-- start Exercise inputs --
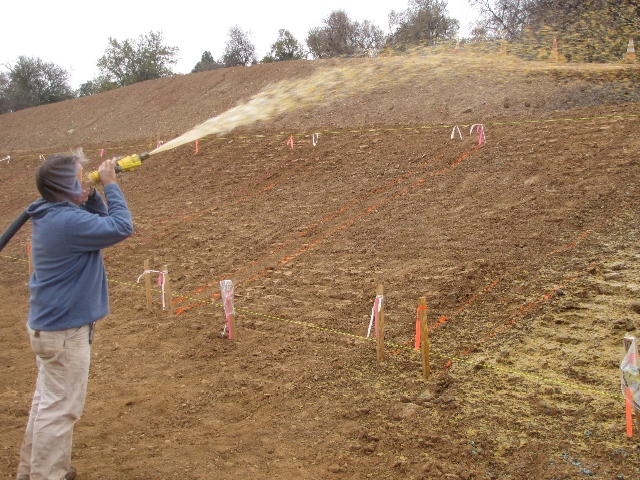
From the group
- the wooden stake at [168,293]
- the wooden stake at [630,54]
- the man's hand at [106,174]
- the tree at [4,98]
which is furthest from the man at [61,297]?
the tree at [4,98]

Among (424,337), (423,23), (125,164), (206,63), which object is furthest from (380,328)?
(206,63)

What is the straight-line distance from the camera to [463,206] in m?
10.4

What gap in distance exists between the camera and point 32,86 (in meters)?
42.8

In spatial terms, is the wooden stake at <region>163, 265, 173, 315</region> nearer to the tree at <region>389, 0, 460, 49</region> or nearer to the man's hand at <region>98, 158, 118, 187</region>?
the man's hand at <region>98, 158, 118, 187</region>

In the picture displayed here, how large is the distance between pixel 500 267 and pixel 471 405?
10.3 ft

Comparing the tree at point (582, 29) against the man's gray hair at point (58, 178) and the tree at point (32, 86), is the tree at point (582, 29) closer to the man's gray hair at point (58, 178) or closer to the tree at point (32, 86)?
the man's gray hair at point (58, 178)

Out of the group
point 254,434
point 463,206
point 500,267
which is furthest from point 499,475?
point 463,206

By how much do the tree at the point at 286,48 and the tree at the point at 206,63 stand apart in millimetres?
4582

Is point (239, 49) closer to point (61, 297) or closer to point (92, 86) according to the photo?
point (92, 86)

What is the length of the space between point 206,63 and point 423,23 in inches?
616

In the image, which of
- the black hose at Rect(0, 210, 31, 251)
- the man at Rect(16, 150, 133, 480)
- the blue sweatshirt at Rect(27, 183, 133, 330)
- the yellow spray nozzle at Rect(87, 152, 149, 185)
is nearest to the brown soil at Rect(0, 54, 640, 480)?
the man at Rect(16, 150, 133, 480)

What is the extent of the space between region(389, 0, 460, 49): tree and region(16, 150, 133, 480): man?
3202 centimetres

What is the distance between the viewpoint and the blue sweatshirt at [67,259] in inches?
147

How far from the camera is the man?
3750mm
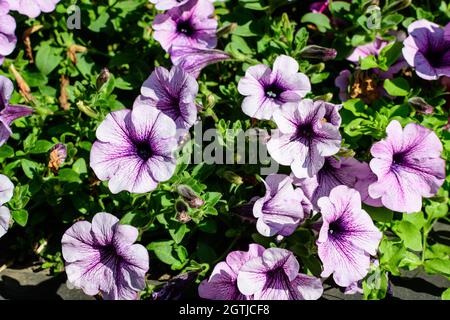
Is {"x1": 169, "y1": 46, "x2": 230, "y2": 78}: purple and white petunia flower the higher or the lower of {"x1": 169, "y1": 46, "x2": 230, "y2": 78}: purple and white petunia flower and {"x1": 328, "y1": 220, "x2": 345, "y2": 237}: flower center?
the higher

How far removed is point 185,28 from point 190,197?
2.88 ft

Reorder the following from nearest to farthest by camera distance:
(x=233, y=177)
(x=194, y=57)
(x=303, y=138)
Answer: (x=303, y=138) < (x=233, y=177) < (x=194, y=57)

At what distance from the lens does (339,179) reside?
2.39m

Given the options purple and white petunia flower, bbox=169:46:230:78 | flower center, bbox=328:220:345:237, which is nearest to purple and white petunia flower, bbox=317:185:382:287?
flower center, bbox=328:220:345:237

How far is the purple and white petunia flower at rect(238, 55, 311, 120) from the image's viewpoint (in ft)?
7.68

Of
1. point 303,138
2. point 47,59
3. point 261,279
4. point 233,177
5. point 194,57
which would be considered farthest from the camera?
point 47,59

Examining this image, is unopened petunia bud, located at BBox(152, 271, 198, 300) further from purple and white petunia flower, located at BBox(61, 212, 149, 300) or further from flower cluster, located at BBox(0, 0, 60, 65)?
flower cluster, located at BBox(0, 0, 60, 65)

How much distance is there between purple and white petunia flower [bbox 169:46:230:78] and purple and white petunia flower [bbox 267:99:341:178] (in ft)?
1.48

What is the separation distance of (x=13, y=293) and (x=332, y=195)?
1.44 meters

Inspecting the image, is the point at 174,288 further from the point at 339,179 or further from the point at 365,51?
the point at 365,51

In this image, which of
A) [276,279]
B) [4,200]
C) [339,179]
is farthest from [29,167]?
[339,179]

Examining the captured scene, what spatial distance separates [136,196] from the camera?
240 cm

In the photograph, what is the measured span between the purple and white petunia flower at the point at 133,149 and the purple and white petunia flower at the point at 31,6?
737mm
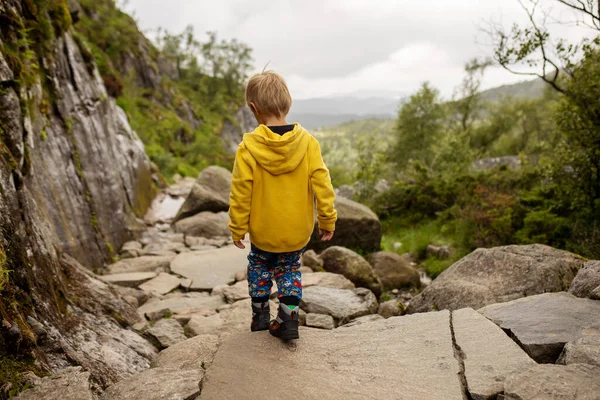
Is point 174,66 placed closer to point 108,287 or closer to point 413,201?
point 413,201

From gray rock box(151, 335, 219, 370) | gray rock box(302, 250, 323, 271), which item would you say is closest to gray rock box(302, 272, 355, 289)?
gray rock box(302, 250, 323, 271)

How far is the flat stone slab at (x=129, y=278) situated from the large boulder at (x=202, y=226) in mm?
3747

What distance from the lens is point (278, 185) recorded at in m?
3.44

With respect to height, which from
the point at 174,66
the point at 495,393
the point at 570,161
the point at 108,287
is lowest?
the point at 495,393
-- end Exercise inputs --
-- start Exercise inputs --
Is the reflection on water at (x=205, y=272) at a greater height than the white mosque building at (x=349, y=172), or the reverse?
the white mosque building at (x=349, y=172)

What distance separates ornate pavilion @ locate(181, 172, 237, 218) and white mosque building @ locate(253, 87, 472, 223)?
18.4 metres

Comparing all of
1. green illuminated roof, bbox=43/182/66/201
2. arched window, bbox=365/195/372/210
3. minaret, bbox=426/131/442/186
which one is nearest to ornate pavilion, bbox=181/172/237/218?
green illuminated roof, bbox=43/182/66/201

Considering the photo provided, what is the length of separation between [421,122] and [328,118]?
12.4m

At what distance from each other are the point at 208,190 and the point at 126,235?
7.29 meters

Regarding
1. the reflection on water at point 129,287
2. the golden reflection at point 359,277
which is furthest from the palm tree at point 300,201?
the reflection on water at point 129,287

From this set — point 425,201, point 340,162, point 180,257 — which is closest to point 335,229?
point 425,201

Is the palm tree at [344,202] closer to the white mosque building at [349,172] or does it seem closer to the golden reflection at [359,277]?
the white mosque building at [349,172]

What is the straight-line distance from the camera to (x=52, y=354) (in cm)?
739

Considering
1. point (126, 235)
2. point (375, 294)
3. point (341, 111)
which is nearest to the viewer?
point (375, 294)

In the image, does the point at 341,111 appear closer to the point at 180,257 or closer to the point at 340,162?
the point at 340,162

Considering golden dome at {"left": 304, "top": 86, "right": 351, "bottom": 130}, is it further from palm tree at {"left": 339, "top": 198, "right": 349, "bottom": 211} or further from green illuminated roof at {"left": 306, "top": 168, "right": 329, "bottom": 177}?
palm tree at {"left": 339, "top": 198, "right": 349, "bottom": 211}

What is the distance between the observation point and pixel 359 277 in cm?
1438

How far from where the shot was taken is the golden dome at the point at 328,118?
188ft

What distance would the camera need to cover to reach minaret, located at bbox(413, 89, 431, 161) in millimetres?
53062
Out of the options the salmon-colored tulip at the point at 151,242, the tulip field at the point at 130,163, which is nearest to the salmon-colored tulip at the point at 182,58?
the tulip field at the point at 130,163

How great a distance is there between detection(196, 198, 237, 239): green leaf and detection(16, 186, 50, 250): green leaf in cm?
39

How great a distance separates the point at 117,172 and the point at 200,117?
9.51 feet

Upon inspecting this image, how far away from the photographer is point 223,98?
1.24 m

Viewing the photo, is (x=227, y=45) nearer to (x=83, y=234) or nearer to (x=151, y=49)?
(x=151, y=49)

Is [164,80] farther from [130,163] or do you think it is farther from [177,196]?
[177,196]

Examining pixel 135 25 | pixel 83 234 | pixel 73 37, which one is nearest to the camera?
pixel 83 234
-- end Exercise inputs --
-- start Exercise inputs --
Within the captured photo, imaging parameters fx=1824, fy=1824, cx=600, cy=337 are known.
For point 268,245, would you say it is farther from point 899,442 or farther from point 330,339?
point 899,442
-- end Exercise inputs --
## Your task
Report, copied in full, each line in the listing above that contains the word "this".

## Solved problem
Examining this image, is unopened petunia bud, located at BBox(152, 271, 198, 300) further from purple and white petunia flower, located at BBox(61, 212, 149, 300) or further from flower cluster, located at BBox(0, 0, 60, 65)?
In this image, which of
From this set — point 425,201, point 340,162, point 180,257 — which is closest to point 335,229?
Upon inspecting this image, how far away from the photographer is point 223,98?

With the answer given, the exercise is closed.